Октав Мирбо - Сад Истязаний
Да! Сад Истязаний!
Страсти, аппетиты, интересы, ненависть, ложь; и законы, и социальные учреждения, и правосудие, любовь, слава, героизм, религии, — все в нем чудовищные цветы и отвратительные орудия вечного человеческого страдания. То, что я видел сегодня, то, что я слышал, существует, и кричит, и воет вне этого сада, который для меня только символ, воет по всей земле. Я могу искать успокоения в смерти и никогда его не найду…
Я хотел бы, да, я хотел бы успокоиться, очистить душу и мозг старыми воспоминаниями, памятью знакомых и родных лиц.
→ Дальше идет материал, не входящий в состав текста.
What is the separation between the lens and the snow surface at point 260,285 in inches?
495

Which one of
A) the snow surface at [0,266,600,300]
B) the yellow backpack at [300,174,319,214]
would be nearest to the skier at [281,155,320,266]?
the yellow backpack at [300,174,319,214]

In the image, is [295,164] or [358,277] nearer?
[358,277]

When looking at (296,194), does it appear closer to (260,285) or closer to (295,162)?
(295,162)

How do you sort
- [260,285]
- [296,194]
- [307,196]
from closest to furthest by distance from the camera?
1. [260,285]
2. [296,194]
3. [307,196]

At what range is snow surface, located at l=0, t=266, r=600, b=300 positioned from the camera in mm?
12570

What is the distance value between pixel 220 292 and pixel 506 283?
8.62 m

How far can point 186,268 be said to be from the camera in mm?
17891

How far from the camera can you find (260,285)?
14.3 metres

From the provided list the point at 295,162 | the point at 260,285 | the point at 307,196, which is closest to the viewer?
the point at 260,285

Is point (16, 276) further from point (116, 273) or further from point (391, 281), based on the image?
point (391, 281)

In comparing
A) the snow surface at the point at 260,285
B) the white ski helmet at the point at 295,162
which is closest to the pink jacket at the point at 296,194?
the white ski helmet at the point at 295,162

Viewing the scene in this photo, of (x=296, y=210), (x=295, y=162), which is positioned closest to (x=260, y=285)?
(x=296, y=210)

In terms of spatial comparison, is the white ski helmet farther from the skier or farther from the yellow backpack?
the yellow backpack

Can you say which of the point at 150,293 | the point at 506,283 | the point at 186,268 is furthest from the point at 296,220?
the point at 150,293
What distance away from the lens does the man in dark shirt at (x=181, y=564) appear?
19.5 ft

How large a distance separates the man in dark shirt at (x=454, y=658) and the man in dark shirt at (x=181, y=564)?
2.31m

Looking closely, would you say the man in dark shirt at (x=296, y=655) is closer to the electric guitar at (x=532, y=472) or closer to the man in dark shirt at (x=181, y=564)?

Я зову себе на помощь Европу и ее лицемерную цивилизацию, и Париж, — мой Париж удовольствия и смеха.
Но я вижу лицо Эжена Мартена, гримасничающее на плечах толстого и болтливого палача, который у подножия виселицы, в цветах, чистит свои скальпели и пилы.
Я вижу глаза, рот, дряблые, опустившиеся щеки г-жи Г…, висящей на дыбах, я вижу, как ее преступные руки дотрагиваются, ласкают железную челюсть, наполненную человеческим мясом… Это все мужчины и женщины, которых я любил и которыми считал себя любимым, их равнодушные и легкомысленные душонки, на которых теперь виднеется несмываемое красное пятно…
Это — судьи, солдаты, священники, которые повсюду, в церквах, в казармах, в храмах правосудия, пристрастились к делу смерти… Это — человек-индивидуум, это — человек-толпа, это — животное, растение, элемент, наконец, вся природа, которая, толкаемая космическими силами любви, стремится к убийству, надеясь найти вне жизни удовлетворение бешеных желаний жизни, пожирающих ее и брызжущей из нее потоками грязной пены!
Вдруг я задал себе вопрос, кем была Клара и действительно ли она существовала.
Существовала ли она?
Но Клара, это — жизнь, это — реальное присутствие жизни, всей жизни!..
— Клара! Клара! Клара!..
Она не отвечает, не шевелится, не поворачивается. Туман, более густой, голубой и серебряный, поднимается с лужаек, из бассейна, окутывает кусты, затушевывает орудия Истязаний…
И мне кажется, что вместе с ним поднимается запах крови, запах трупа, благоухание, приносимое невидимыми руками из невидимых качающихся кадильниц в бессмертную славу смерти, в бессмертную славу Клары!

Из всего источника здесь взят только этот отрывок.